Schreibe sämtliche folgenden Einträge Zeile für Zeile ab, ohne etwas daran zu ändern.

##### BEREITGESTELLTE EINTRÄGE #####

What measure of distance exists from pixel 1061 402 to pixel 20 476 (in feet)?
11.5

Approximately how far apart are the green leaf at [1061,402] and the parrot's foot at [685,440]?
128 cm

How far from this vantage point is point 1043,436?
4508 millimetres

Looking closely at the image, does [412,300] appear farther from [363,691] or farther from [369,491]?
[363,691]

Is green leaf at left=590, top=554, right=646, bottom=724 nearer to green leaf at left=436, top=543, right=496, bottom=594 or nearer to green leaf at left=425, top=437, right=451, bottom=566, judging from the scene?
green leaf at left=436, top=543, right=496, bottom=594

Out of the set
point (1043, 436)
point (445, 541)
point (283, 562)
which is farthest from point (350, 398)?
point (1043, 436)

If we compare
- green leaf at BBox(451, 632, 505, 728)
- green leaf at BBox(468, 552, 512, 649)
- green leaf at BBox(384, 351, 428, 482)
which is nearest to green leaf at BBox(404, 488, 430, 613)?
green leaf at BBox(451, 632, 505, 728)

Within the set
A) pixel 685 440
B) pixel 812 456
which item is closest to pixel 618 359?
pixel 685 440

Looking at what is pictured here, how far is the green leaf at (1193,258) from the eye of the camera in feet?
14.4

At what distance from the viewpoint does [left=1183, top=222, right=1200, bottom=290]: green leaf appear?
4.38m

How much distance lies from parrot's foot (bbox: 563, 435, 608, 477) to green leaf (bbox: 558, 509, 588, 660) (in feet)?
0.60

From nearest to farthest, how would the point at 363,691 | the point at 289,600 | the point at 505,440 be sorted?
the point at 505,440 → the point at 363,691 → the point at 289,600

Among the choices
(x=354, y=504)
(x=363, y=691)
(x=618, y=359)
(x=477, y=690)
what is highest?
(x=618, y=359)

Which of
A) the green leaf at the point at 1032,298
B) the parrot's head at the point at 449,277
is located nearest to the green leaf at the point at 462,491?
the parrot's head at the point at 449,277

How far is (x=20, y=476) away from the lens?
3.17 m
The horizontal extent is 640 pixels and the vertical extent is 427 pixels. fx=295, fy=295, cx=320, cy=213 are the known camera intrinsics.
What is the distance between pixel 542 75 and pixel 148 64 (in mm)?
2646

#####

ERGEBNIS DIESER AUFGABE —
What measure of distance exists from pixel 1061 402 to pixel 20 476 (in feet)?
11.5

Approximately how far apart are the green leaf at [1061,402] and the parrot's foot at [685,440]?
128 cm

How far from this vantage point is point 1043,436?
4508 millimetres

Looking closely at the image, does [412,300] appear farther from [363,691] or farther from [369,491]?
[363,691]

Is green leaf at left=590, top=554, right=646, bottom=724 nearer to green leaf at left=436, top=543, right=496, bottom=594 or nearer to green leaf at left=425, top=437, right=451, bottom=566, judging from the scene?
green leaf at left=436, top=543, right=496, bottom=594

Out of the set
point (1043, 436)
point (445, 541)
point (283, 562)
which is farthest from point (350, 398)?
point (1043, 436)

If we compare
- green leaf at BBox(451, 632, 505, 728)
- green leaf at BBox(468, 552, 512, 649)
- green leaf at BBox(384, 351, 428, 482)
which is nearest to green leaf at BBox(404, 488, 430, 613)?
green leaf at BBox(451, 632, 505, 728)

Within the set
A) pixel 685 440
B) pixel 812 456
which item is closest to pixel 618 359?
pixel 685 440

Looking at what is pictured here, how far is the green leaf at (1193,258) from the eye of the camera in feet?
14.4

At what distance from the viewpoint does [left=1183, top=222, right=1200, bottom=290]: green leaf appear?
4.38m

How much distance lies from parrot's foot (bbox: 563, 435, 608, 477) to green leaf (bbox: 558, 509, 588, 660) (in feet)?
0.60

From nearest to farthest, how would the point at 363,691 | the point at 289,600 | the point at 505,440 be sorted?
the point at 505,440 → the point at 363,691 → the point at 289,600

Among the choices
(x=354, y=504)
(x=363, y=691)
(x=618, y=359)
(x=477, y=690)
what is highest?
(x=618, y=359)

Which of
A) the green leaf at the point at 1032,298
B) the parrot's head at the point at 449,277
is located nearest to the green leaf at the point at 462,491?
the parrot's head at the point at 449,277

How far is (x=20, y=476) away from the lens?
3.17 m
The horizontal extent is 640 pixels and the vertical extent is 427 pixels. fx=295, fy=295, cx=320, cy=213 are the known camera intrinsics.
What is the distance between pixel 542 75 and pixel 148 64 (in mm)?
2646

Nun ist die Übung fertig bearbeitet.